## What you need to do
Leave out every picture and restate word for word the lines from the one with "How large a" to the final line.

** Start Recorded information **

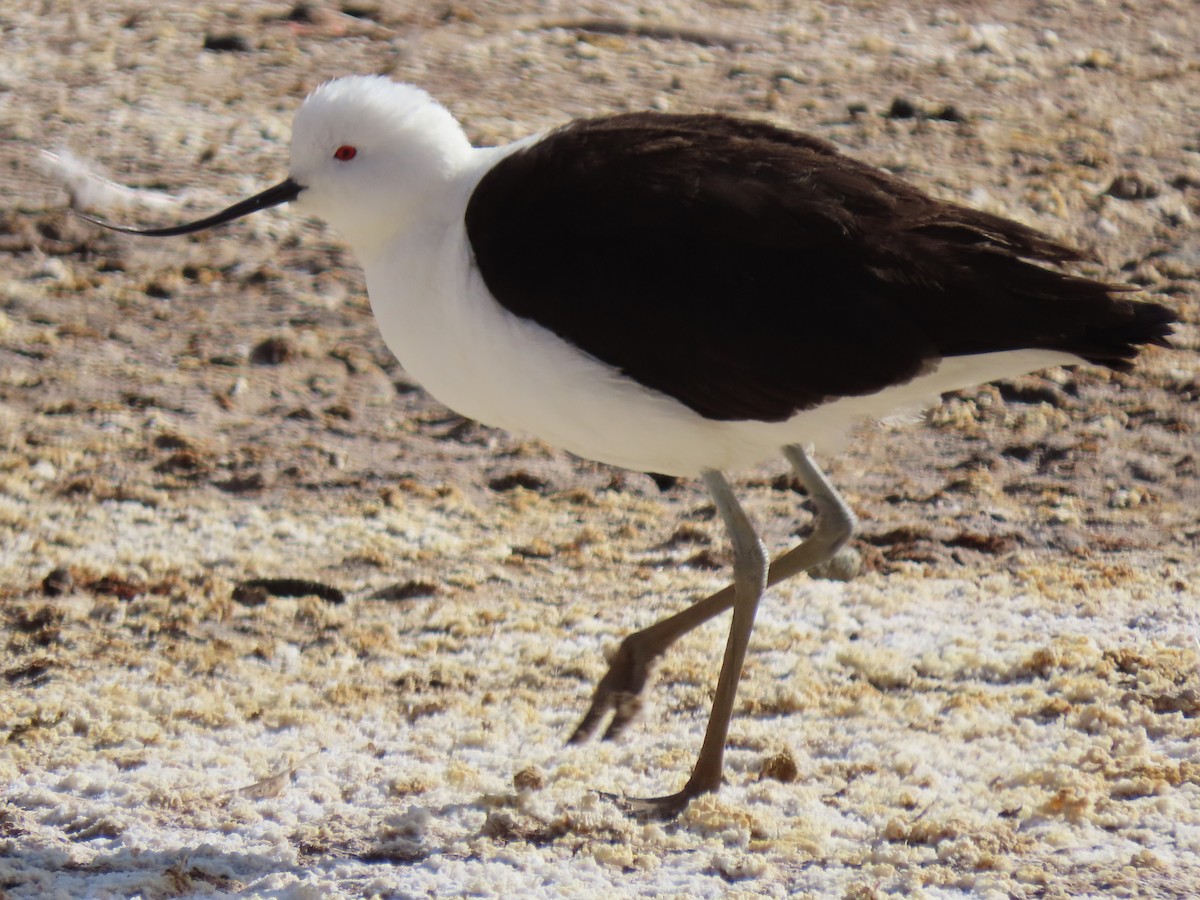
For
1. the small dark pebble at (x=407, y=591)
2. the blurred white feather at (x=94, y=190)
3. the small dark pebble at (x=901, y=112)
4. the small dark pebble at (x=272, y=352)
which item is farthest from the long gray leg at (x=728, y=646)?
the small dark pebble at (x=901, y=112)

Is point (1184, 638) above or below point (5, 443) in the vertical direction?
above

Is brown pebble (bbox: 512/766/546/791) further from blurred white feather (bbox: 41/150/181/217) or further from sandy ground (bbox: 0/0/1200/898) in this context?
blurred white feather (bbox: 41/150/181/217)

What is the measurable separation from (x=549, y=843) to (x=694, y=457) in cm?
90

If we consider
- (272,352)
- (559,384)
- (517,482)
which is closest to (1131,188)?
(517,482)

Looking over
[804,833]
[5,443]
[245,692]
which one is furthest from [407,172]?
[5,443]

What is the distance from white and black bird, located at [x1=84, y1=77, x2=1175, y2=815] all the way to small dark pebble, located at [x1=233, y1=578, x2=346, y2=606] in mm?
1067

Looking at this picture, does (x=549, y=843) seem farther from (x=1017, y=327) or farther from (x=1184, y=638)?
(x=1184, y=638)

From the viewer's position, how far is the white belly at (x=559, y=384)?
3.79 m

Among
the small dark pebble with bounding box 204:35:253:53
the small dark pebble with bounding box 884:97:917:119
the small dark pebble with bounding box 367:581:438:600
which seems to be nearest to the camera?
the small dark pebble with bounding box 367:581:438:600

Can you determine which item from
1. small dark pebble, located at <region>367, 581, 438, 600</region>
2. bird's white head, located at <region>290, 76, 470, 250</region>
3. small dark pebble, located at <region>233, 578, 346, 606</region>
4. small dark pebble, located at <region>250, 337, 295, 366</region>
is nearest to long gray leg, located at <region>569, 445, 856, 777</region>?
small dark pebble, located at <region>367, 581, 438, 600</region>

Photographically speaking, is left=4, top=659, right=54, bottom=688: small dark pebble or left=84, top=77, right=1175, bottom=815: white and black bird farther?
left=4, top=659, right=54, bottom=688: small dark pebble

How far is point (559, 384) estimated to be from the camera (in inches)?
149

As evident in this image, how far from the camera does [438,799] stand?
3.81 meters

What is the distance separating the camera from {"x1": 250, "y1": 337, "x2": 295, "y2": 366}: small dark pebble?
631 centimetres
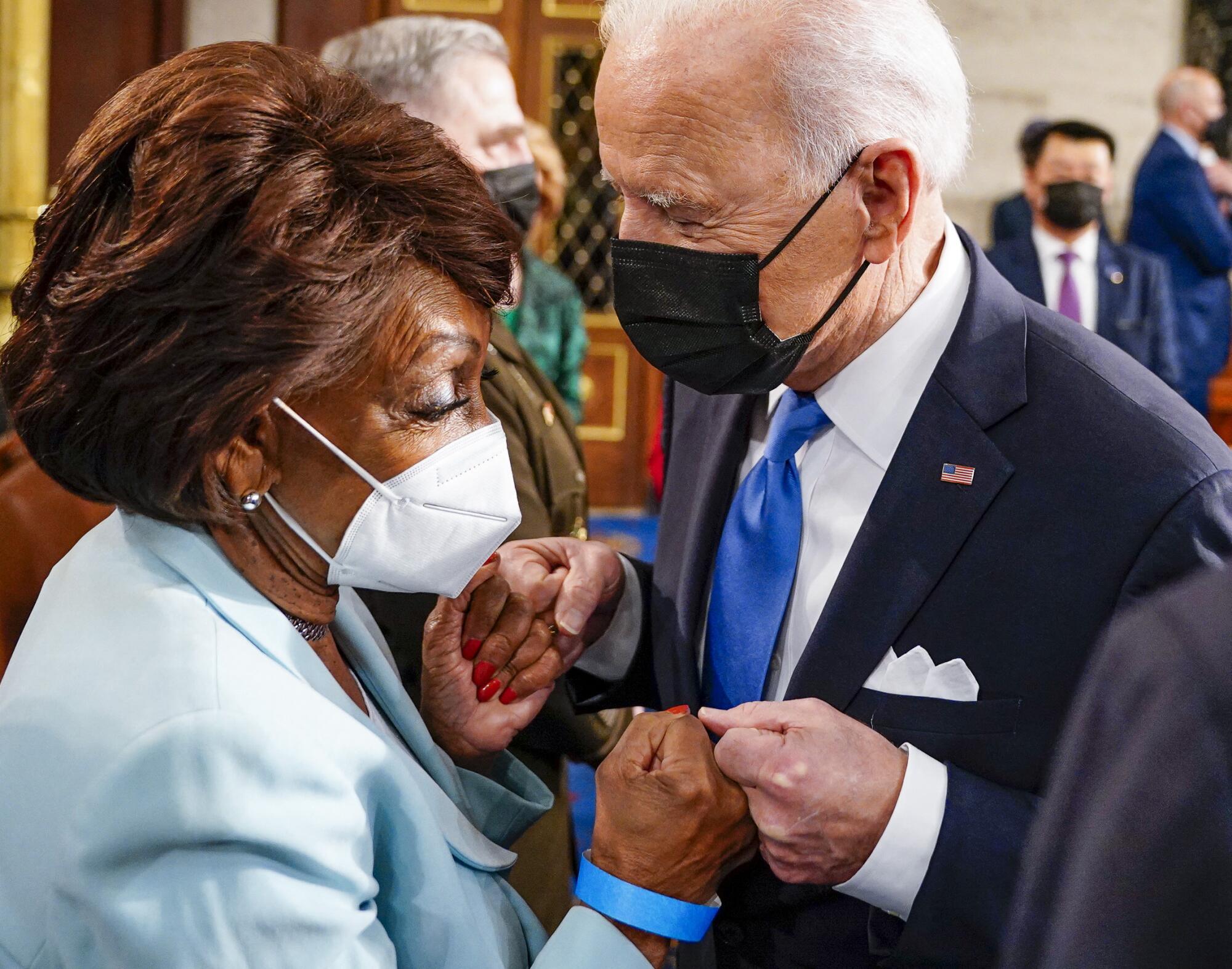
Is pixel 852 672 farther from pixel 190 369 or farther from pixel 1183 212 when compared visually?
pixel 1183 212

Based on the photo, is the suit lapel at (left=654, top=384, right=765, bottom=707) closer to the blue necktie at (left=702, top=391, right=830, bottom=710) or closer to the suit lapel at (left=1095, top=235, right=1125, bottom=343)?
the blue necktie at (left=702, top=391, right=830, bottom=710)

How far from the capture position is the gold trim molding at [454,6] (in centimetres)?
672

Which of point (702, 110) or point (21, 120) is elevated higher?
point (702, 110)

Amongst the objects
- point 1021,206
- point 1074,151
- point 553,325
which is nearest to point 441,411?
point 553,325

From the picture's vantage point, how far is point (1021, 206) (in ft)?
22.5

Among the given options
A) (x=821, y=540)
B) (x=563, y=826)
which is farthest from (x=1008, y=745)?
(x=563, y=826)

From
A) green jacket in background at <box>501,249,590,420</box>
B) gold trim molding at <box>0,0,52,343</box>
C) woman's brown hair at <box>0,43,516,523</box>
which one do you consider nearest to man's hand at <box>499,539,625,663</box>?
woman's brown hair at <box>0,43,516,523</box>

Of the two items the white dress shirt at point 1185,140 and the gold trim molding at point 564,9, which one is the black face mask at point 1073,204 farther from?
the gold trim molding at point 564,9

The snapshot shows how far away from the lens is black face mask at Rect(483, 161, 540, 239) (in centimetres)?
247

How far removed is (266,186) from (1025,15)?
7434 mm

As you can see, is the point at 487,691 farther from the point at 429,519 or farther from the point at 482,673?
the point at 429,519

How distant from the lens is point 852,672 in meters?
1.35

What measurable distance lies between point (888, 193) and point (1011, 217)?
6.00 metres

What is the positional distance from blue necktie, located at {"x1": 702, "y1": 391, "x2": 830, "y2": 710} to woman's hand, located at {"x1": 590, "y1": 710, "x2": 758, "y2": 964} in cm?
21
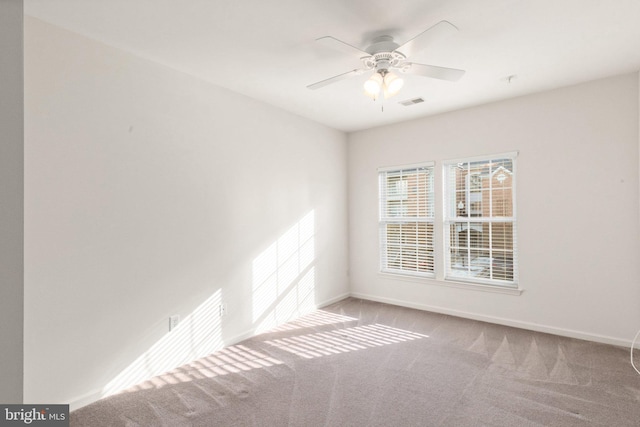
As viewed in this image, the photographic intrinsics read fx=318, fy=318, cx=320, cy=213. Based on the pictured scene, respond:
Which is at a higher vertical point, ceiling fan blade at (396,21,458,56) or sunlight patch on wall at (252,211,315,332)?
ceiling fan blade at (396,21,458,56)

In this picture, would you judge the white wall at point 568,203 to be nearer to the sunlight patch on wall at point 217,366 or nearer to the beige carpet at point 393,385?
the beige carpet at point 393,385

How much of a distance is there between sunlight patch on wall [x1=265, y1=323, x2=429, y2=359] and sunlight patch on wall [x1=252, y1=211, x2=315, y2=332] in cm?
48

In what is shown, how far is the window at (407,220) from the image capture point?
468 centimetres

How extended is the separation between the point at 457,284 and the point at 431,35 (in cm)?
332

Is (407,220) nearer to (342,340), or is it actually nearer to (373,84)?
(342,340)

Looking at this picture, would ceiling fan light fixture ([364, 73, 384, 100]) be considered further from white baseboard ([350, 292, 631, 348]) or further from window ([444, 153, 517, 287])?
white baseboard ([350, 292, 631, 348])

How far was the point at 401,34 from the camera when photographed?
2457 millimetres

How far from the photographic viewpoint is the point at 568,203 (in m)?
3.56

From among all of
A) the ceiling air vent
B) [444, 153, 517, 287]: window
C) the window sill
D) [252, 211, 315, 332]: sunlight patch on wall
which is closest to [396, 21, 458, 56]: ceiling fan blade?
the ceiling air vent

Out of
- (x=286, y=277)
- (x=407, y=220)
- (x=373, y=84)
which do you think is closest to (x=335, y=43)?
(x=373, y=84)

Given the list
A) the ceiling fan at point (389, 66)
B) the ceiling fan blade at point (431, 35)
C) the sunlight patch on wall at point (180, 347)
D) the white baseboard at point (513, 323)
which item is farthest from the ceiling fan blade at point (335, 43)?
the white baseboard at point (513, 323)

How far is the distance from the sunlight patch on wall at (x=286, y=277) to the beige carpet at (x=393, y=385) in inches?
14.3

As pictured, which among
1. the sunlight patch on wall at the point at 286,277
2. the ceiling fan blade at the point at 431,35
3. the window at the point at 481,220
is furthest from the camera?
the window at the point at 481,220
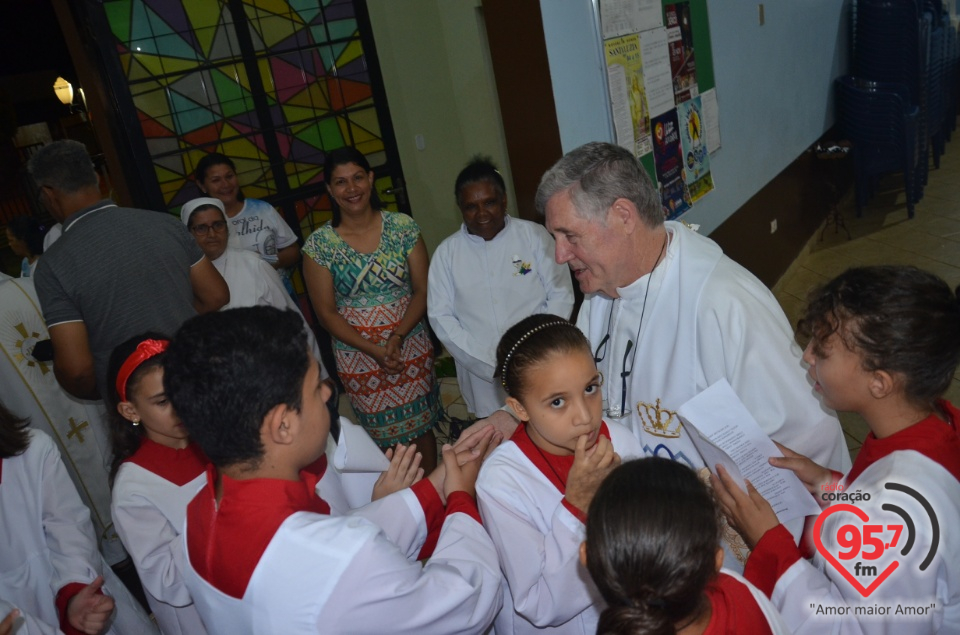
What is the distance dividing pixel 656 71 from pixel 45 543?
360cm

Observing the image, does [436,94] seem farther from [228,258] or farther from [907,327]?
[907,327]

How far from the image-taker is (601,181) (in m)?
1.90

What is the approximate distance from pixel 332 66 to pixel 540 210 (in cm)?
373

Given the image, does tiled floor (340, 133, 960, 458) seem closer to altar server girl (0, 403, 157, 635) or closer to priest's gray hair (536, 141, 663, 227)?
altar server girl (0, 403, 157, 635)

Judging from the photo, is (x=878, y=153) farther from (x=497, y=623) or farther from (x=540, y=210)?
(x=497, y=623)

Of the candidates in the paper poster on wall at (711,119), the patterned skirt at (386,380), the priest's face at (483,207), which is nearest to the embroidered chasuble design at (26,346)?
the patterned skirt at (386,380)

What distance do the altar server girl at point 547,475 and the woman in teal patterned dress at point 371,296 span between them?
5.45ft

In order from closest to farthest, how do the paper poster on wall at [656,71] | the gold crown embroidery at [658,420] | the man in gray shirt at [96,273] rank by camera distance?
the gold crown embroidery at [658,420], the man in gray shirt at [96,273], the paper poster on wall at [656,71]

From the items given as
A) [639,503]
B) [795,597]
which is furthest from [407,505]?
[795,597]

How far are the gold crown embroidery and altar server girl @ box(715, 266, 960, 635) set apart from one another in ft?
0.87

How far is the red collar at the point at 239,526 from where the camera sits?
51.2 inches

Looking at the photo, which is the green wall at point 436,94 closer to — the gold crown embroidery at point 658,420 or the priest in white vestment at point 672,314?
the priest in white vestment at point 672,314

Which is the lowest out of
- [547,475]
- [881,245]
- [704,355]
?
[881,245]

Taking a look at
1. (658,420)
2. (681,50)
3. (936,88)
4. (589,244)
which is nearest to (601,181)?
(589,244)
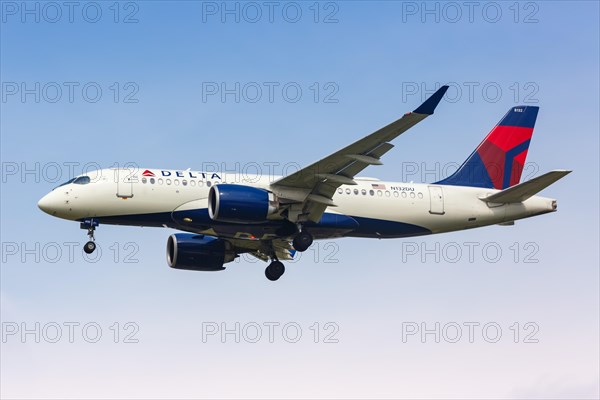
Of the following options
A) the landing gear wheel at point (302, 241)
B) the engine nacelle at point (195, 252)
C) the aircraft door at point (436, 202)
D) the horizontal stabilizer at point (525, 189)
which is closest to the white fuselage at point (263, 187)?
the aircraft door at point (436, 202)

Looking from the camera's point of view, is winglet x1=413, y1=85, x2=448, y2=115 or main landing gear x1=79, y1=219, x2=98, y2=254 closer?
winglet x1=413, y1=85, x2=448, y2=115

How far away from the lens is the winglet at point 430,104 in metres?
37.4

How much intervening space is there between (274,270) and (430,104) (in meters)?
14.7

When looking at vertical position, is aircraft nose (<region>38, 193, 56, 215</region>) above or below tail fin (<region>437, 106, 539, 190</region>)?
below

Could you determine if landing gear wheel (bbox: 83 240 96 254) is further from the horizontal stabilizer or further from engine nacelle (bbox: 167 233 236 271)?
the horizontal stabilizer

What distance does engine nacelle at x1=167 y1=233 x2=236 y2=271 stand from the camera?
164 ft

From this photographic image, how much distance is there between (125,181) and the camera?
147 ft

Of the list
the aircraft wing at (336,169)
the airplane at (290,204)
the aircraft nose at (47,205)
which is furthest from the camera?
the aircraft nose at (47,205)

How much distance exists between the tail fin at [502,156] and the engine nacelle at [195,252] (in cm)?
1012

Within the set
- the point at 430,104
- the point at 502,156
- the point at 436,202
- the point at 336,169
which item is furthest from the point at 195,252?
the point at 430,104

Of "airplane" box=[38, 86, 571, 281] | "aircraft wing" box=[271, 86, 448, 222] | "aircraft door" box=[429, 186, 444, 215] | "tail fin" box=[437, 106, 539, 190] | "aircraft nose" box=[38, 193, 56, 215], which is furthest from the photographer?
"tail fin" box=[437, 106, 539, 190]

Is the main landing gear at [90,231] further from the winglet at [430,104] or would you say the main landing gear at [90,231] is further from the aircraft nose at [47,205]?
the winglet at [430,104]

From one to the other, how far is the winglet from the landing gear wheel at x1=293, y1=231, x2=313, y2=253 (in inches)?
385

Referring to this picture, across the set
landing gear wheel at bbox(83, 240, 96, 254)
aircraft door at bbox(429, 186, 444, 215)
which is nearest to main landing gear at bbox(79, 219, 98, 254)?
landing gear wheel at bbox(83, 240, 96, 254)
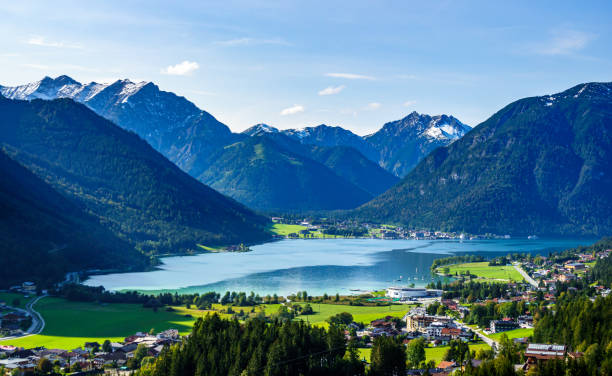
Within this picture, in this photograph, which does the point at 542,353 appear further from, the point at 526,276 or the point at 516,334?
the point at 526,276

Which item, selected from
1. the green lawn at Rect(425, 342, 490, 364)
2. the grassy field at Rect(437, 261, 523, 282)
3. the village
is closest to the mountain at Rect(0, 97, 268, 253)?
the grassy field at Rect(437, 261, 523, 282)

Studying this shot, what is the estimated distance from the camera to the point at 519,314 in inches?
2847

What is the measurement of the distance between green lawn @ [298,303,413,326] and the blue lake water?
14.2 meters

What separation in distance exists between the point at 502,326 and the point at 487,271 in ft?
184

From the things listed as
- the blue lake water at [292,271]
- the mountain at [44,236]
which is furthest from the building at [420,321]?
the mountain at [44,236]

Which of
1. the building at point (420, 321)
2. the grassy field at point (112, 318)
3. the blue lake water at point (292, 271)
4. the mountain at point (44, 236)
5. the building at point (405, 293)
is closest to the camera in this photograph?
the grassy field at point (112, 318)

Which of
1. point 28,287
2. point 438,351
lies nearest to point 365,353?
point 438,351

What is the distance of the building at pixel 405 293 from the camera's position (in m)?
93.7

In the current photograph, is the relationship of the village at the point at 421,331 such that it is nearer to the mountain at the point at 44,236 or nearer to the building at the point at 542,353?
the building at the point at 542,353

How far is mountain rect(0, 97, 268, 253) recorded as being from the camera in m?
166

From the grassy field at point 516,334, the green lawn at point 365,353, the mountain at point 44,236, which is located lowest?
the grassy field at point 516,334

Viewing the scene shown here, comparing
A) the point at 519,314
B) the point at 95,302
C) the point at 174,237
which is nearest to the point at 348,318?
the point at 519,314

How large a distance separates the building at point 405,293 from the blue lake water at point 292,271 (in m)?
6.50

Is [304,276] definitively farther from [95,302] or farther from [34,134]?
[34,134]
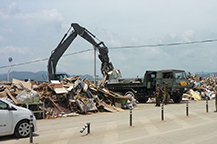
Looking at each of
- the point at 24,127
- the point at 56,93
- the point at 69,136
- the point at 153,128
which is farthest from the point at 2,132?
the point at 56,93

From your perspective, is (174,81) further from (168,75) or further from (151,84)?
(151,84)

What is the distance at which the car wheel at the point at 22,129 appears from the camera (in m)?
9.81

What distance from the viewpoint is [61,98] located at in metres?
18.7

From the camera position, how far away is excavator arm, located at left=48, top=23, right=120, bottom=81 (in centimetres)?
2714

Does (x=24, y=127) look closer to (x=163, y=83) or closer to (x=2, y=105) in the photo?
(x=2, y=105)

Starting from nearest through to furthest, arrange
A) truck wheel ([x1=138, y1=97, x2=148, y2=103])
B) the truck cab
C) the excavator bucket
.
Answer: the truck cab, the excavator bucket, truck wheel ([x1=138, y1=97, x2=148, y2=103])

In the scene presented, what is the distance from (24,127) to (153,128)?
5268 millimetres

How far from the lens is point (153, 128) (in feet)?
37.6

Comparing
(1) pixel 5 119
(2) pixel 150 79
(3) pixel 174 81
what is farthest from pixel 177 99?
(1) pixel 5 119

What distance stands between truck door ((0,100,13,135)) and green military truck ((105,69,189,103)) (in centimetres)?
1668

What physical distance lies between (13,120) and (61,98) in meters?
9.09

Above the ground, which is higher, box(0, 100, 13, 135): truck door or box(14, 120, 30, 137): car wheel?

** End Recorded information **

## Task answer
How large a distance separates the building at point 405,293 from the blue lake water at point 292,271 (in m)?
6.50

Is [304,276] definitively farther from [95,302] or farther from [34,134]?
[34,134]
Looking at each of
- the point at 24,127
- the point at 56,93
- the point at 69,136
- the point at 153,128
which is farthest from the point at 2,132?
the point at 56,93

From your perspective, is (174,81) further from (168,75) or further from (151,84)?
(151,84)

What is the distance at which the car wheel at the point at 22,129 appears from the camera (in m)?
9.81

What distance from the viewpoint is [61,98] located at in metres?
18.7

From the camera position, how far away is excavator arm, located at left=48, top=23, right=120, bottom=81 (in centimetres)?
2714

Does (x=24, y=127) look closer to (x=163, y=83) or closer to (x=2, y=105) in the photo?
(x=2, y=105)

Starting from nearest through to furthest, arrange
A) truck wheel ([x1=138, y1=97, x2=148, y2=103])
B) the truck cab
C) the excavator bucket
.
Answer: the truck cab, the excavator bucket, truck wheel ([x1=138, y1=97, x2=148, y2=103])

In the scene presented, what is the distance from (24,127) to (153,128)?
5268 millimetres

How far from the lens is point (153, 128) (in feet)?
37.6

Comparing
(1) pixel 5 119
(2) pixel 150 79
(3) pixel 174 81
what is farthest from pixel 177 99?
(1) pixel 5 119

What distance stands between truck door ((0,100,13,135)) and green military truck ((105,69,189,103)) (in centimetres)?
1668

What physical distance lies between (13,120) and (61,98) in meters?
9.09

Above the ground, which is higher, box(0, 100, 13, 135): truck door or box(14, 120, 30, 137): car wheel?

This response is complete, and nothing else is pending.